*** Opening Text shown ***

We validate our approach by considering various search spaces and running experiments with devices of different platforms, including mobile, desktop GPU, desktop CPU, edge devices and FPGA. Our results show that, using just one proxy device, there is almost no Pareto optimality loss compared to architectures specifically optimized for each target device. In addition, we also consider the recent latency datasets [19, 29, 50], and confirm further that one proxy device is enough for hardware-aware NAS.

## 2 STATE OF THE ART AND LIMITATIONS OF HARDWARE-AWARE NAS

In this section, we provide an overview of the existing (hardware-aware) NAS algorithms as well as SOTA approaches to reducing the performance evaluation cost, and highlight their limitations.

## 2.1 Overview

Neural architecture is a key design hyperparameter that affects the inference accuracy and latency of DNN models. In Fig. 2, we show an example architecture, which is found by searching over the possible layer-wise kernel sizes, expansion ratio, and block depth in the MobileNet-V2 search space using evolutionary search [9].



Fig. 2. An example architecture in the MobileNet-V2 search space, which achieves 70.2% accuracy on ImageNet and 71ms average inference latency on S5e. The text “ $Z_1 \times Z_2 \times Z_3$ ” the input size for each layer.

The available architecture space is exponentially large, often consisting of billions of or even more choices (e.g.,  $>10^{19}$  in [9]). To address the complexity challenge, NAS has recently been proposed to efficiently automate the discovery of neural architectures that exceed the performance of expert-designed architectures [52]. Next, we provide a summary of existing NAS algorithms.

**2.1.1 NAS Without a Supernet.** Many prior NAS algorithms can be broadly viewed as “NAS without a supernet”, where the search process is entangled with the model training process [35, 40, 52]. Specifically, as illustrated in the left subfigure of Fig. 3, the NAS process is governed by a controller (e.g., a reinforcement learning agent): given each candidate architecture produced by the controller, the model is trained on the training dataset and then evaluated for its performance, based on which the controller produces another candidate architecture. This process repeats until convergence or the maximum search iteration is reached. Techniques to reduce the search cost include training on part of the training dataset, a small proxy dataset, using Bayesian optimization or reinforcement



Fig. 3. Overview of NAS algorithms. Left: NAS without a supernet. Right: One-shot NAS with a supernet.

learning to reduce the number of sampled candidate architectures, parameterizing the architectures and using gradients of the loss to guide the search and training simultaneously, among others [31, 34, 38–40, 52]. Nonetheless, the search cost for even a single device can still take up to 100+ GPU hours, lacking scalability in the presence of numerous heterogeneous devices [10, 45].

*** Closing Text shown ***

Check your understanding
1. Decide whether each statement agrees with the NAS excerpt: (a) the example architecture in Fig. 2 reaches 70.2% accuracy on ImageNet; (b) in NAS without a supernet, the search runs apart from model training; (c) using one proxy device causes a large loss of Pareto optimality. Answer yes or no for each and quote the words of the NAS excerpt that settle it.
2. List every device platform that the NAS excerpt names for its experiments.
3. Extend the NAS excerpt by continuing from its final sentence.
The items placed after the NAS excerpt play no part here.

*** Opening Data extracts ***

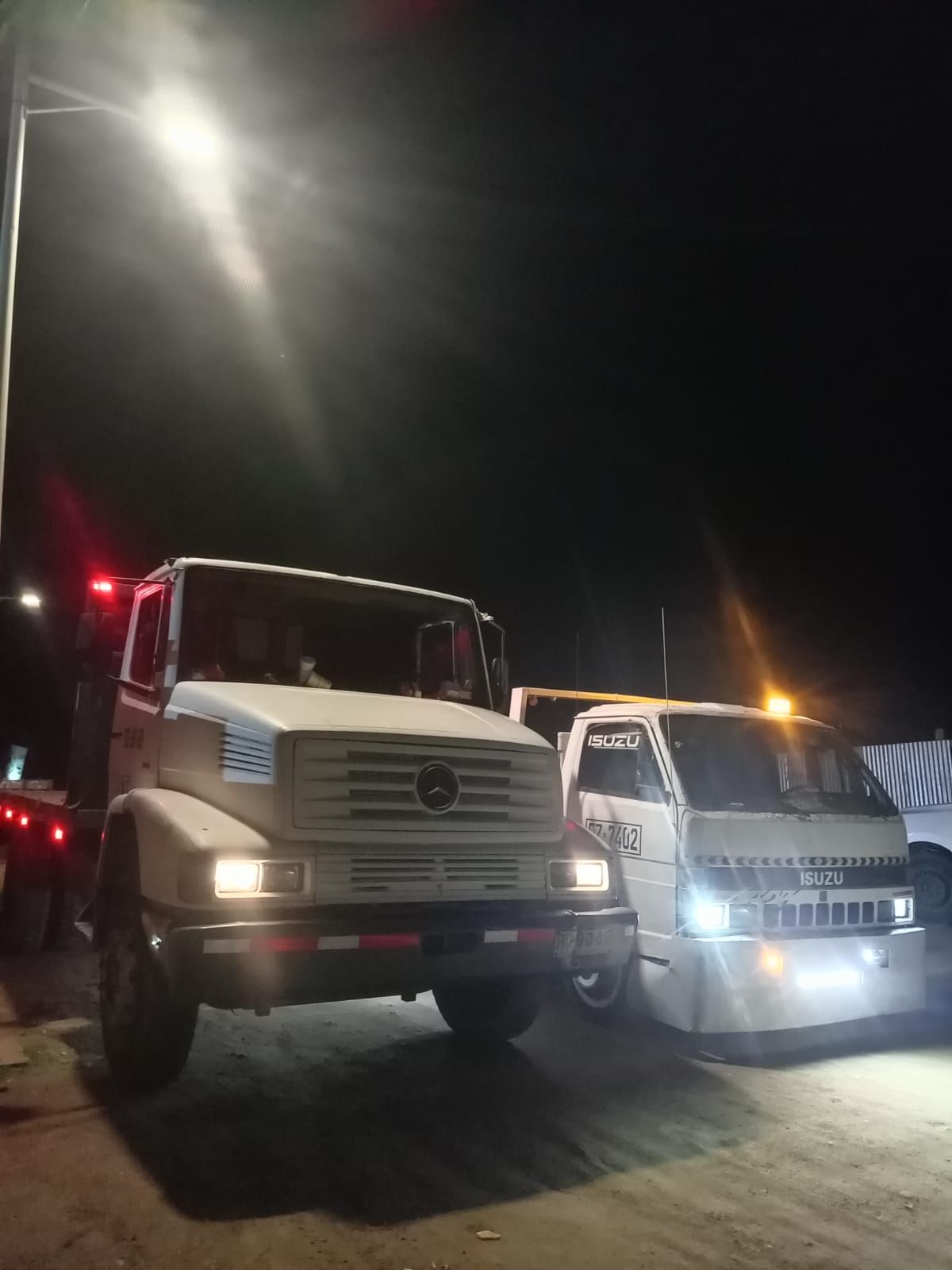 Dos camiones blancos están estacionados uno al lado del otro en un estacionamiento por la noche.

*** Closing Data extracts ***
*** Opening Data extracts ***

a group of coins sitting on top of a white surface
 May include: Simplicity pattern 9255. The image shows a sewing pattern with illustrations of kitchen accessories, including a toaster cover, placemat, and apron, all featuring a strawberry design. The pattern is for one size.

*** Closing Data extracts ***

Answers below
1.
(a) Yes: "which achieves 70.2% accuracy on ImageNet"
(b) No: "where the search process is entangled with the model training process"
(c) No: "there is almost no Pareto optimality loss compared to architectures specifically optimized for each target device"

2. mobile, desktop GPU, desktop CPU, edge devices, FPGA

3.
**2.1.2 One-shot NAS.** In view of the extremely diverse devices and platforms for model deployment, one-shot NAS and its variants such as few-shot NAS have recently been proposed to reduce the search cost by exploiting the weight sharing mechanism [4, 5, 9, 14, 23, 36, 48, 51]. Concretely, as illustrated in the right subfigure of Fig. 3, the key idea of one-shot NAS is to decouple the training process from the search process: pre-train a super large model (called *supernet*) whose weight is shared among all the candidate architectures, and then use a separate search process to discover optimal architectures that inherit the weights from the supernet. For example, in SOTA algorithms such as APQ, ChamNet, BigNAS and FBNet-V3 [9, 14, 15, 43, 48], a supernet is pre-trained first, which is then followed by a search process based on evolutionary algorithms or reinforcement learning to find an optimal architecture.

While pre-training the supernet is more costly than training an individual network, the training cost is one-time<sup>2</sup> for each learning task and, when amortized over hundreds of target devices, will be much more affordable. For example, with the recent once-for-all algorithm [9], the amortized training cost for each target device is around 12 hours given a modest size of 100 devices, and further less given more devices.

## 2.2 Current Practice for Reducing the Cost of Performance Evaluation

With a  $\mathcal{O}(1)$  model training cost incurred by one-shot NAS, the cost of performance evaluation — accuracy and latency evaluation — increasingly becomes a bottleneck.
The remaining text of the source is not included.